▶ Requirement
Given the records underneath, please repeat exactly the lines from the line with "smiling welder with" through the line with "Żyrandole z kryształków", passing over any picture.

▶ Web page caption snippets

/---

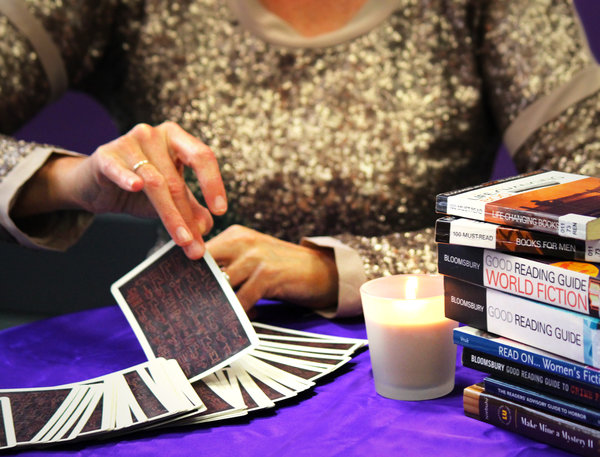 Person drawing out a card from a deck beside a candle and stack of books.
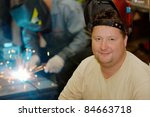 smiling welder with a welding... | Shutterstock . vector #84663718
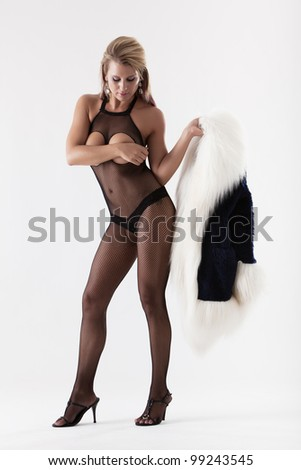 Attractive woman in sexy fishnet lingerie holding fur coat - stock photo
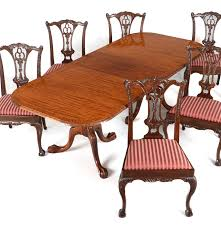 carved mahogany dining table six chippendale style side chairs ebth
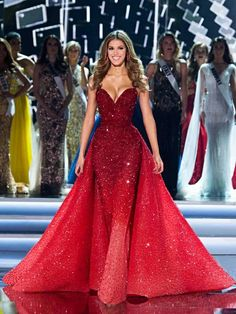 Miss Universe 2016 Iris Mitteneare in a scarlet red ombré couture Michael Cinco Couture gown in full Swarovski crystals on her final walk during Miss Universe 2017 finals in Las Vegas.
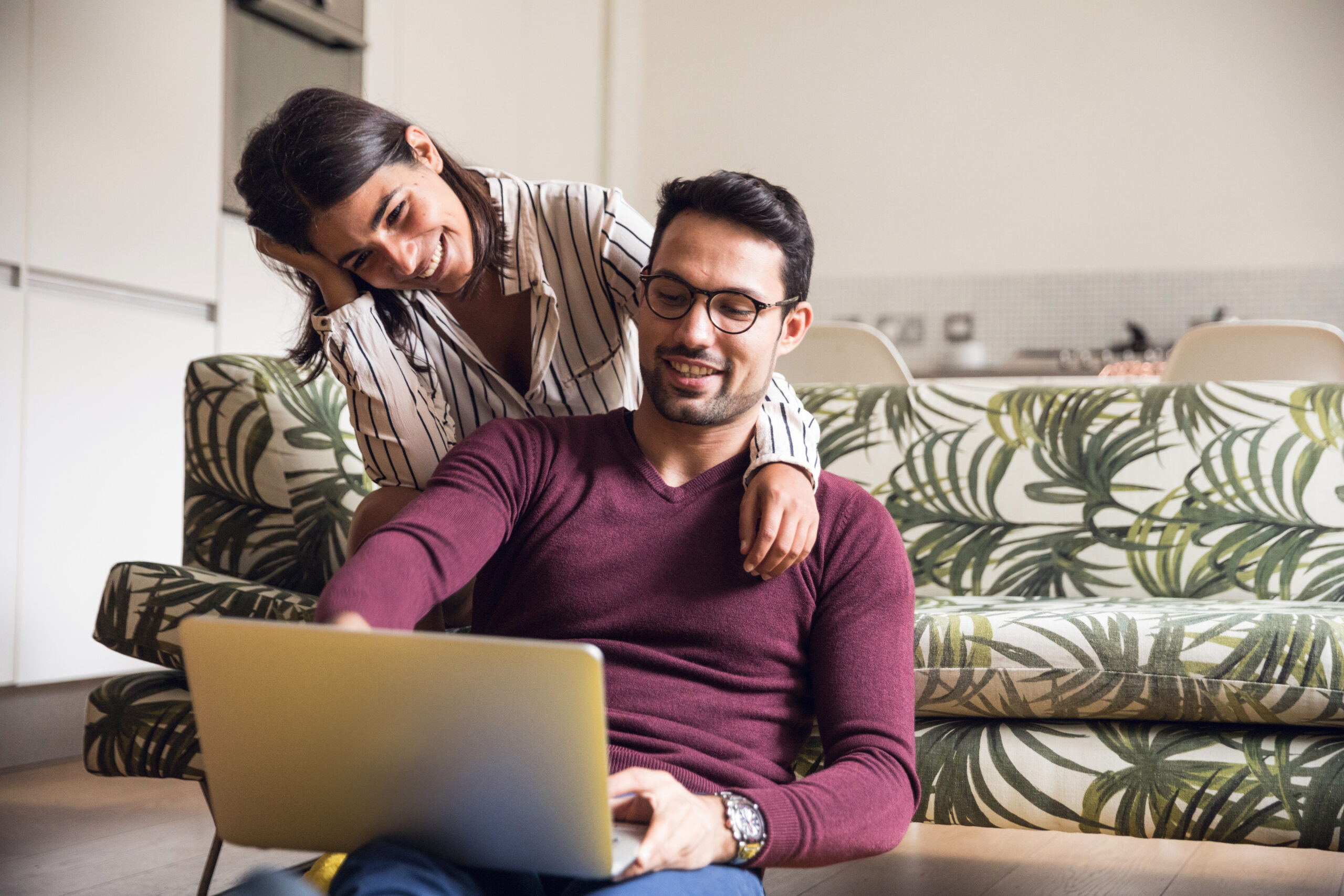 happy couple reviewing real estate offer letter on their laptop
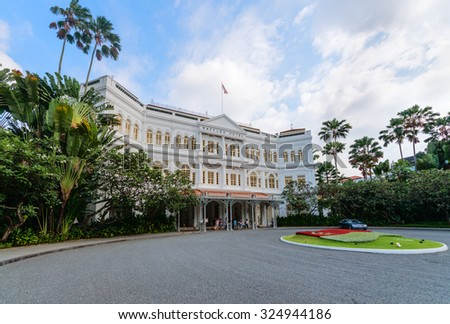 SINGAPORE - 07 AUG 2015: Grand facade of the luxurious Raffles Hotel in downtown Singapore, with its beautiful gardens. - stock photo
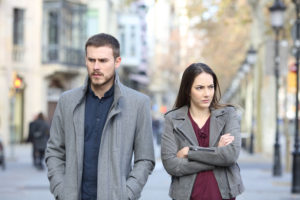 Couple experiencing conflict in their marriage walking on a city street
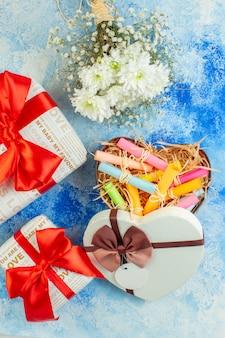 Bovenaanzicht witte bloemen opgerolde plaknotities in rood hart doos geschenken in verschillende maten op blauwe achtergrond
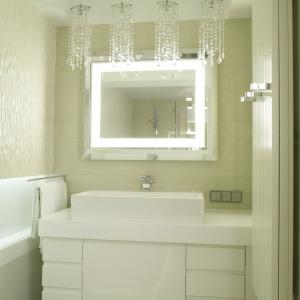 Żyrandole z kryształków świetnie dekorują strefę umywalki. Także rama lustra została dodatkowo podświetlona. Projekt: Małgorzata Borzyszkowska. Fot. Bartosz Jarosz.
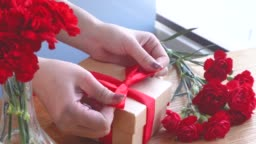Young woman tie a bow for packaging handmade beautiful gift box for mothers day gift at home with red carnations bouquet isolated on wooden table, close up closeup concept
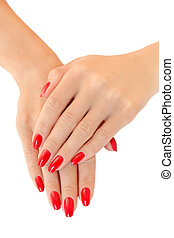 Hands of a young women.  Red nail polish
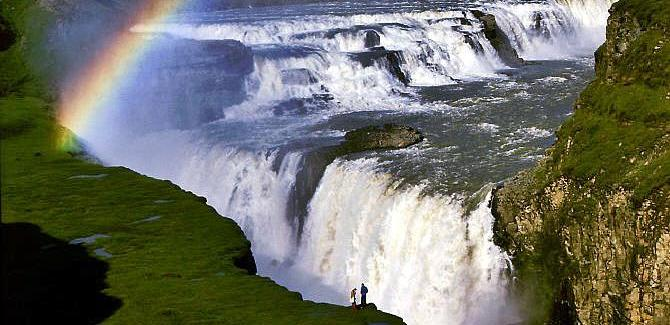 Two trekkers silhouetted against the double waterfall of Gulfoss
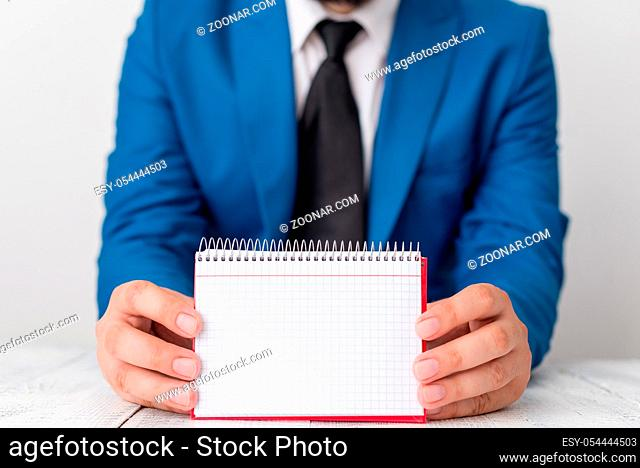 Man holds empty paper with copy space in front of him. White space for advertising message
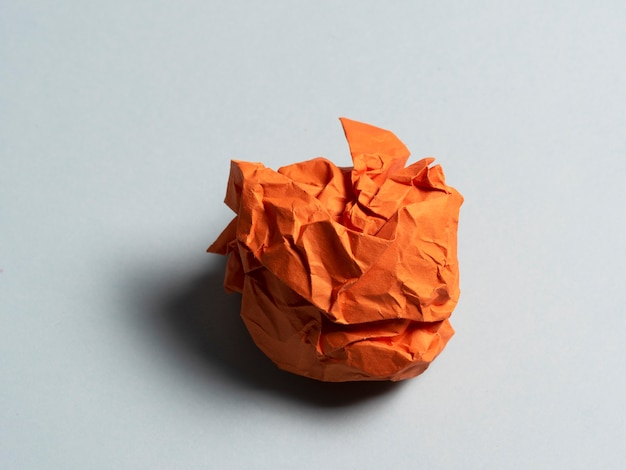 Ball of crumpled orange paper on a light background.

\---

▶ Answer section
 smiling welder with a welding... | Shutterstock . vector #84663718
 Attractive woman in sexy fishnet lingerie holding fur coat - stock photo
 carved mahogany dining table six chippendale style side chairs ebth
 Miss Universe 2016 Iris Mitteneare in a scarlet red ombré couture Michael Cinco Couture gown in full Swarovski crystals on her final walk during Miss Universe 2017 finals in Las Vegas.
 happy couple reviewing real estate offer letter on their laptop
 SINGAPORE - 07 AUG 2015: Grand facade of the luxurious Raffles Hotel in downtown Singapore, with its beautiful gardens. - stock photo
 Couple experiencing conflict in their marriage walking on a city street
 Bovenaanzicht witte bloemen opgerolde plaknotities in rood hart doos geschenken in verschillende maten op blauwe achtergrond
 Żyrandole z kryształków świetnie dekorują strefę umywalki. Także rama lustra została dodatkowo podświetlona. Projekt: Małgorzata Borzyszkowska. Fot. Bartosz Jarosz.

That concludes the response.